In states of crisis, it has looked something like this:  One day, I break down in tears and seem inconsolable, desperate, bereft.  The next day, I talk about how determined I am to meet my goals and talk about what needs to be done that day. I act pragmatic and self-directed. I may still appear sad, but I more or less continue as though the previous day didn’t happen.  I imagine this could be incredibly confusing from the outside.  It’s certainly confusing from the inside.  When I had a more intense breakdown, people did not seem to be convinced that the situation was as dire as it actually was.

I think that part of my inclination towards apparent competence could be due to an ongoing pattern of proving to myself and others that I was good enough.  If someone expressed doubt about my abilities or amazement when I succeeded, I was determined to show them how capable I was.  I learned to demonstrate my competence and how well I was doing.  Even if I was incredibly overwhelmed or sad, I often pushed through the situation anyway and came across as successful.  And I was…but often hid what was going on underneath.  That built up over time.  At several points in my life, this pattern contributed towards burnout or depression when I collapsed because I was appearing competent at the expense of my own life force. It wasn’t my intention to be dishonest or inauthentic, but yet it’s sort of like I tried to fake it until I made it…and didn’t always make it.
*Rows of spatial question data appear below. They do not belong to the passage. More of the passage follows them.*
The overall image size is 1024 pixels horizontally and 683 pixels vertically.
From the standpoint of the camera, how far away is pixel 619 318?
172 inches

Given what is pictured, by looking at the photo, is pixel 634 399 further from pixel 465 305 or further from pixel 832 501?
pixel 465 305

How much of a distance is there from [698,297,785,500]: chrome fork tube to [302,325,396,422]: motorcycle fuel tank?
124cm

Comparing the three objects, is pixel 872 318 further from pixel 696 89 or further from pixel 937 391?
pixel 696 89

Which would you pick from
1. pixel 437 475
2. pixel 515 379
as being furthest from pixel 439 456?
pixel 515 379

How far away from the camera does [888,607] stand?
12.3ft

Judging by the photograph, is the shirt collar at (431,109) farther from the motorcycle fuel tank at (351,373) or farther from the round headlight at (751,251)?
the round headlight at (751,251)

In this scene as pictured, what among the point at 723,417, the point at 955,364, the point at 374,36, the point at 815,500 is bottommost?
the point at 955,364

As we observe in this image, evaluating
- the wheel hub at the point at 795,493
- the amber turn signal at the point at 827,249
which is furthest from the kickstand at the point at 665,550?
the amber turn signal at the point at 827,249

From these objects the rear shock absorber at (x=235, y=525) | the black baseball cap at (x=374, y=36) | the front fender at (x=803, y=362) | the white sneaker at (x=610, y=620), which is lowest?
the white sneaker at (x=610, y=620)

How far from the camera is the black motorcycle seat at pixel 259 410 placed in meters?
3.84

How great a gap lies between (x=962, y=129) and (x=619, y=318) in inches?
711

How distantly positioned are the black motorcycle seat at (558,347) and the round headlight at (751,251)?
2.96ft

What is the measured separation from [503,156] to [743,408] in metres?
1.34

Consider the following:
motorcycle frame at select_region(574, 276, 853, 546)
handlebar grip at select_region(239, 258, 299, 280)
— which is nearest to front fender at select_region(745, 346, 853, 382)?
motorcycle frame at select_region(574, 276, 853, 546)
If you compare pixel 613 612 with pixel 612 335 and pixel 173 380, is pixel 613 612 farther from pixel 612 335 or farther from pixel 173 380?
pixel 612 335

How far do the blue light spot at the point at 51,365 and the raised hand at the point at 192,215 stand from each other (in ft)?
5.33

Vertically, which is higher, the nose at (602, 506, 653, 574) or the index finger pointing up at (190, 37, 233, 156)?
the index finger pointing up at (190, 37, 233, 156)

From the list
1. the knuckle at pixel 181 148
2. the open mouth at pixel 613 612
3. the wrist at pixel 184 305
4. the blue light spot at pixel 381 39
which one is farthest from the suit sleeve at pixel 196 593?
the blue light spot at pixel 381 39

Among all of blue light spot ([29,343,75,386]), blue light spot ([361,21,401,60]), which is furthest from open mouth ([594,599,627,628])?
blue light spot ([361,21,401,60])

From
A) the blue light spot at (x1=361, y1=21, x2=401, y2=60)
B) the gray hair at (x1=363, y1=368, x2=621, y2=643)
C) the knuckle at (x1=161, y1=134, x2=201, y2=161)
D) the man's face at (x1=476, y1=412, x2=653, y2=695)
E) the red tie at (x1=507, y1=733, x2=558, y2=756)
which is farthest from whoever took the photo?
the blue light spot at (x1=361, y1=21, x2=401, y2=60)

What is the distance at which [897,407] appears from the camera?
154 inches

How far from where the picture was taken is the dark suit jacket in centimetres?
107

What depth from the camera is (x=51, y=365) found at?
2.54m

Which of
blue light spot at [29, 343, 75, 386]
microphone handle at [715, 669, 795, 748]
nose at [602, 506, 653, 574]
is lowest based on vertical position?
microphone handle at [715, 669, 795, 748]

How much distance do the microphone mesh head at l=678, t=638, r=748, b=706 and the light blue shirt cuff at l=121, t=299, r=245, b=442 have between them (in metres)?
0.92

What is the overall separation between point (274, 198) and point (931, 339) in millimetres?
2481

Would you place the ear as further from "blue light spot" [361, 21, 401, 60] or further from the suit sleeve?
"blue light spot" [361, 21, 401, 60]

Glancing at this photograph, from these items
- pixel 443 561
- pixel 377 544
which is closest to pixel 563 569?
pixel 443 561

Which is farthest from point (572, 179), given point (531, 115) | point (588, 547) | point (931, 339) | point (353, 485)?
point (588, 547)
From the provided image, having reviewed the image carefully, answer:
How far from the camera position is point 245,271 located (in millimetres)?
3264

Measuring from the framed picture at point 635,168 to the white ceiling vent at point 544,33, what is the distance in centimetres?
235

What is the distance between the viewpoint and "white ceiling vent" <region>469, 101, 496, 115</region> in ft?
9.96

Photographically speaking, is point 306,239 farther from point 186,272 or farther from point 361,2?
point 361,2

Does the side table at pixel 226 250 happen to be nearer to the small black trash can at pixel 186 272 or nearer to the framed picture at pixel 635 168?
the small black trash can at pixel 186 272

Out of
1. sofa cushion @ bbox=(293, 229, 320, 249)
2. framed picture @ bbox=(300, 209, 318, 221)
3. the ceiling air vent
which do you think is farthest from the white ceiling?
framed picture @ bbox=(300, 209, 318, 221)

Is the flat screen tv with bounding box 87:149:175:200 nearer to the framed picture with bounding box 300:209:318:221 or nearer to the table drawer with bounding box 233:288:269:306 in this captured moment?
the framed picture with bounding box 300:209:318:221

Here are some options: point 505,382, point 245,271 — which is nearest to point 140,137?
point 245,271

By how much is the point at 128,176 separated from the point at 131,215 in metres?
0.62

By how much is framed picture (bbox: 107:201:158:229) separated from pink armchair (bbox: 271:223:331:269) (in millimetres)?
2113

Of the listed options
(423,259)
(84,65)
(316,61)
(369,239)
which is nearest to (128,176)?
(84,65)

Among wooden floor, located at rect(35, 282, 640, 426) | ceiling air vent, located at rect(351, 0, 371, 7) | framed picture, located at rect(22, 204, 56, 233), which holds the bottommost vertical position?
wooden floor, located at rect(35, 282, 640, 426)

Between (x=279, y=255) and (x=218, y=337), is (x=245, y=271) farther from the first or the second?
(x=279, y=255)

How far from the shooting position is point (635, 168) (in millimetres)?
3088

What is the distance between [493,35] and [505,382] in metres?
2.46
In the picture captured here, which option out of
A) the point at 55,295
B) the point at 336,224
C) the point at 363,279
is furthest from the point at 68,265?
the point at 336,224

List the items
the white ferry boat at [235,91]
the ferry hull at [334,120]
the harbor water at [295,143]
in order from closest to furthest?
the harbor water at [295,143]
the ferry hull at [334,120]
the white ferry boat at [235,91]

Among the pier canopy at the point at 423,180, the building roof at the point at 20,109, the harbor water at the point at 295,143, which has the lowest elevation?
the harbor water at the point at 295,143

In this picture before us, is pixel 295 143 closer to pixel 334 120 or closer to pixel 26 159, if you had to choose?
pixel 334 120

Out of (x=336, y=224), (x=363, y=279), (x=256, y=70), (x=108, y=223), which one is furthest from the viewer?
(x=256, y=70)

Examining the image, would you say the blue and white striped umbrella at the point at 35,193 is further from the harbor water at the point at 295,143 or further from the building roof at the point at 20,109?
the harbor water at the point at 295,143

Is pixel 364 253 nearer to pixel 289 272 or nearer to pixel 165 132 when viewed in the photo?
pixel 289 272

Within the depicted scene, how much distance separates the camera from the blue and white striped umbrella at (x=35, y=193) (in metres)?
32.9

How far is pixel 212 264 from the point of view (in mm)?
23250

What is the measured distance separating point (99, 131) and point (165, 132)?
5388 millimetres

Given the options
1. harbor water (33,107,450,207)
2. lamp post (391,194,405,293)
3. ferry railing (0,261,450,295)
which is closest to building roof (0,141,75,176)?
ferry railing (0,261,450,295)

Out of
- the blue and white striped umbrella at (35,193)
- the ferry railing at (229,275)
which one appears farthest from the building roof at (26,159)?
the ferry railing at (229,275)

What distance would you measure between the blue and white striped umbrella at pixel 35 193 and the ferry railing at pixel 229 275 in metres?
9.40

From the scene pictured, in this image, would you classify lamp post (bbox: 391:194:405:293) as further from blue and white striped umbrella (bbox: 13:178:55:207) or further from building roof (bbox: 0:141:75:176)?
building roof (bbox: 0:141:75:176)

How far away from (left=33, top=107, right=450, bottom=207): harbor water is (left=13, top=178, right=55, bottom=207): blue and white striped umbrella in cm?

At times, I may unintentionally deceive myself as well as those who are trying to help me.  I could analyze this until I end up spinning in circles.  So…how can I be most effective?  By being attuned to my emotions, through acknowledging my thoughts, actions, and reactions.  Through growing awareness.  Through acknowledging that I have this coping mechanism because it has helped me in the past, and being compassionate with myself when I recognize it in the present.  Through actively sharing my process.